*SHORT EXERCISE*
Write the next part of the comment thread about H.264 encoding and lossless screen capture, starting right after its last reply.

*DOCUMENT PASSAGE*
+---+

Good guides except for one things - Constrained Baseline isn't a thing for years now. Even Android 2.x devices supported at least Main profile, so I strongly recommend NEVER using Baseline H.264 profile. Using it will absolutely trash video quality at the same bitrate.

torgoguys 5 years ago

FWIW, I've found that for screen captures, doing a completely lossless capture with FFMPEG often results in much smaller files. This is true mostly for situations where there is a lot of duplicate frames, not high action video games. And of course the quality can't be beat.

  • pjc50 5 years ago

    > doing a completely lossless capture with FFMPEG

    How? Are the iframes losslessly compressed? For some reason I thought they were equivalent to JPEG.

    • sp332 5 years ago

      If you configure the encoder for lossless compression (-crf 0) then it won't quantize the image data. There might be rounding errors in the DCT, but it's pretty close to lossless. And there might still be a loss of data in other stages of processing, like converting RGB to YUV 4:2:0 or something.

      https://dsp.stackexchange.com/questions/27752/is-dct-discret...

      • fireattack 5 years ago

        So basically JPEG with 100% quality (a JPEG with all quantization table factors being being 1).

+---+

*SOURCE DATA*

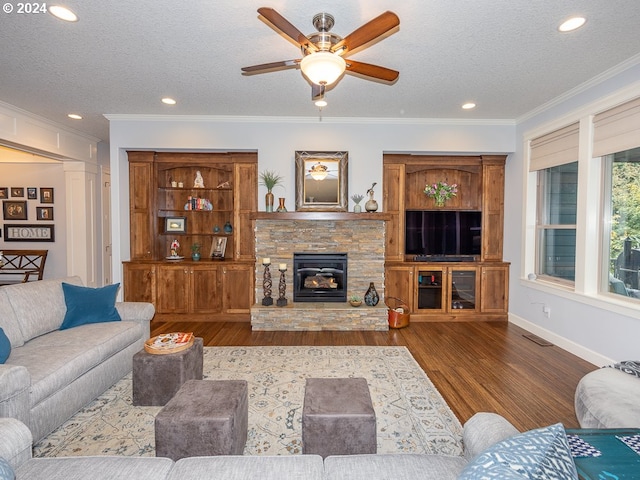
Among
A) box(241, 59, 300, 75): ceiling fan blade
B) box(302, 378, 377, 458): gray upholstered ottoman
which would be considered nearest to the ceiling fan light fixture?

+---+

*REPLY TO THE TASK*
        I personally won't call it lossless then, since no one will call 100% JPEG (even the 4:4:4 one) "lossless" (there is an entirely separate "true" lossless JPEG that no one uses).

        But I'm not trying to argue if it's the term H264/video codec community uses.

      • Wowfunhappy 5 years ago

        Just a quick thing worth noting, a lot of conventional players won't open lossless h264 content. QuickTime being one example.

anc84 5 years ago

I recommend "-tune animation" for content like this.

Also I second izacus' "don't use baseline". I would even use a higher profile, for quality's sake. For bad clients you would always convert content if needed. Unless of course, you are one of those users constrained by them in the first place.